• [EXTRACT TO READ]
■ ■ ■ ■

I found that the regex has no problem with the data entries containing the suffixes "BBB" and "CCC" but all the suffixes with "AAA" are ignored. So the output looks like this:

found2 found3 found2 found3 ...

I found that if I just copied the 'if' block for the "AAA" suffixes and pasted it directly after the first section, the first regex still doesn't match, but the second one does:

foreach (sort keys %{$hash{$key1}}){ if ($hash{$key1}{$_}=~ /^.+_(\d+)_.+AAA/gi){ print "found1\n"; } # copied from above and changed the output to 'foundx' if ($hash{$key1}{$_}=~ /^.+_(\d+)_.+AAA/gi){ print "foundx\n"; } # if ($hash{$key1}{$_}=~ /^.+_(\d+)_.+BBB/gi){ print "found2\n"; } if ($hash{$key1}{$_}=~ /^.+_(\d+)_.+CCC/gi){ print "found3\n"; } }

The output is as follows:

foundx found2 found3 foundx found2 found3 ...

I have no clue what's going on here... Any help would be appreciated. Thanks!

Replies are listed 'Best First'.
Re: regex problem: doesn't work on the first search but works on the second
by rminner (Chaplain) on Nov 28, 2013 at 09:29 UTC
    Does it work if you drop the /g at the end of your regex?
    Some food for thought:
    use strict; use warnings; my $string = 'foo bar'; if ($string =~ m{bar}g) { print "bar\n"; } if ($string =~ m{foo}g) { print "foo\n"; } if ($string =~ m{bar}g) { print "bar\n"; }
    output:
    bar bar
    without the /g it will print:
    bar foo bar
    The /g will keep the current position in the string and as such you are later continuing your matching from that position. If you just want to match your entire string (as it seems in this case), simply try dropping the /g.
    As tobyink said, it would be easier if you provided some input data.

■ ■ ■ ■

• [WORK INSTRUCTIONS]
**a)** Could you copy the Perl regex thread word for word, starting with "Re: regex problem: doesn't" and going on through "of your regex?"?
**b)** Can you carry on the Perl regex thread from the point where it ends?
You won't need the records at all.

• [DATA EXTRACT]
■ ■ ■ ■

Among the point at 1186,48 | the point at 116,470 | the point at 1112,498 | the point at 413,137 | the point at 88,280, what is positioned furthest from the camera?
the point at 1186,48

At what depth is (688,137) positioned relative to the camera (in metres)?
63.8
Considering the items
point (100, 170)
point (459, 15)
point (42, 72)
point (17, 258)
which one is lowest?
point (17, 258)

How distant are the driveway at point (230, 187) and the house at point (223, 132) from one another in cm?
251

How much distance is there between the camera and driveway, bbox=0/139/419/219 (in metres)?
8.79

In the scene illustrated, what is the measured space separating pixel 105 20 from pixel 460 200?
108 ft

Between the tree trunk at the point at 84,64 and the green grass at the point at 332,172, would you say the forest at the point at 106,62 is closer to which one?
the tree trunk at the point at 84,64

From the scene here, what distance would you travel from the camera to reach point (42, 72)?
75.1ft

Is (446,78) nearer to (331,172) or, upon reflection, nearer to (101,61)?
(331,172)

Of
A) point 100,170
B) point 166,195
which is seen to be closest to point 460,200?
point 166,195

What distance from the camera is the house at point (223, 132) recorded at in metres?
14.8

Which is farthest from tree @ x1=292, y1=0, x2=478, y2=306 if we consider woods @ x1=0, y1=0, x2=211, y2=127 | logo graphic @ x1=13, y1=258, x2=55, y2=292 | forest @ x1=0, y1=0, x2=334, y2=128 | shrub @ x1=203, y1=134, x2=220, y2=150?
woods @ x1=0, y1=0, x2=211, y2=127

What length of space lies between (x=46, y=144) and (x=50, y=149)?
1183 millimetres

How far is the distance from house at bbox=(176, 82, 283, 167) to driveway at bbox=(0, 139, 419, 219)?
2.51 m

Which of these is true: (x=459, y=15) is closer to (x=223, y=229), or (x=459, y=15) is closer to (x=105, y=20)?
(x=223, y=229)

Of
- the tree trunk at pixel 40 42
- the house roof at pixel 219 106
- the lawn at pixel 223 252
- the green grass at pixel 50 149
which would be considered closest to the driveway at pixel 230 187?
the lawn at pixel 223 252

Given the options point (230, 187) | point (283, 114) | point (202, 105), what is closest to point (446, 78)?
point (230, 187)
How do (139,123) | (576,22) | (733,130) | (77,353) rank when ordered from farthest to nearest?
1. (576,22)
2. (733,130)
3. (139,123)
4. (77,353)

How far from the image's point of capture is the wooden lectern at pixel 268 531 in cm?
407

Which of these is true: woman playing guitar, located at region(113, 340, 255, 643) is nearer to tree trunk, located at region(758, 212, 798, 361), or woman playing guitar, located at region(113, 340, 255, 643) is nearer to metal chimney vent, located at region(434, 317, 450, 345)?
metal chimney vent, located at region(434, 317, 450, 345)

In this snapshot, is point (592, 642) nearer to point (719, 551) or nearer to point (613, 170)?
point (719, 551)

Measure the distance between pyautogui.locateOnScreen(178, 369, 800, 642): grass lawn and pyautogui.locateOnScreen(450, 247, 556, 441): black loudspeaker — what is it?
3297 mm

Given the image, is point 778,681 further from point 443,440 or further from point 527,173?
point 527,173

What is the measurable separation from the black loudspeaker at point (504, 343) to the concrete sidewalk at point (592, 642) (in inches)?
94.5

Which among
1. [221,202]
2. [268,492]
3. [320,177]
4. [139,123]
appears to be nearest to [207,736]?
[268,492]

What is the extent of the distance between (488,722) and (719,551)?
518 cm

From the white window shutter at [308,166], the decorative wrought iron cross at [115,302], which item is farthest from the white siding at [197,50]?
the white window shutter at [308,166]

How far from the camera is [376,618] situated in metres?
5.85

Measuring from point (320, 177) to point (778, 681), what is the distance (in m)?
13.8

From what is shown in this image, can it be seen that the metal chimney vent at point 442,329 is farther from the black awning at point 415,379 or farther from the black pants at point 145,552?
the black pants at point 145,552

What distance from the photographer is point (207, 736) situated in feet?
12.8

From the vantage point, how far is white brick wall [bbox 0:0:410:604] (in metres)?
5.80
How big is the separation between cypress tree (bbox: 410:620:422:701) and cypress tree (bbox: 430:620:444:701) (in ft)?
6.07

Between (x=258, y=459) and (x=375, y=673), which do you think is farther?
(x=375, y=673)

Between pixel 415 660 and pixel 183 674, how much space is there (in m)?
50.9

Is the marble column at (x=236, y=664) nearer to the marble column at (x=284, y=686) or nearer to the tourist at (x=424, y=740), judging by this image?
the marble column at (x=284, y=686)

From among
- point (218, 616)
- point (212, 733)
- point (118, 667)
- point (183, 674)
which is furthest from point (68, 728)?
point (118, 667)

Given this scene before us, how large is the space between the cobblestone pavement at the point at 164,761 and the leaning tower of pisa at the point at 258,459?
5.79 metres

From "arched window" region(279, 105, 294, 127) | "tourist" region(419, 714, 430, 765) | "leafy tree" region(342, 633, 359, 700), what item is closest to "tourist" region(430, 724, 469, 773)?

■ ■ ■ ■

• [EXERCISE RESPONSES]
**a)**
Re: regex problem: doesn't work on the first search but works on the second
by rminner (Chaplain) on Nov 28, 2013 at 09:29 UTC
    Does it work if you drop the /g at the end of your regex?

**b)**
    Update:
    A stackoverflow link which explains it: http://stackoverflow.com/questions/6969208/help-understanding-global-flag-in-perl

      Thanks for the quick replies. Unfortunately, I cannot provide the exact data due to confidential agreements with my customers. But dropping the 'g' as rminner suggested did the trick. However I don't really understand the logic behind this. Could you perhaps explain why? (or link a thread, where this is explained?). Thanks a lot for the help!

        ... I cannot provide the exact data due to confidential[ity] agreements ...

        No need to provide proprietary data or code. A small, standalone, working example including dummy data such as provided by tobyink would have done the trick. Indeed, the process of writing and verifying such code would probably have given you valuable insight into what was going on: tobyink's code seems to do just what you want even with needless  /g modifiers, and this should have rung a bell or two for you.

        Could you perhaps explain why?

        In conjunction with the SO explanations linked by rminner, consider this variation on rminner's code. The  @- special match array variable (see perlvar) is used to show the starting position of the match that is found:  $-[0]
        Then pos is printed to show the string position from which further matching will continue. The second match never finds  'foo' because when it trys to do so, it's already past it! Now remove all the  /g regex modifiers from all the matches and see what happens. See perlre, perlretut.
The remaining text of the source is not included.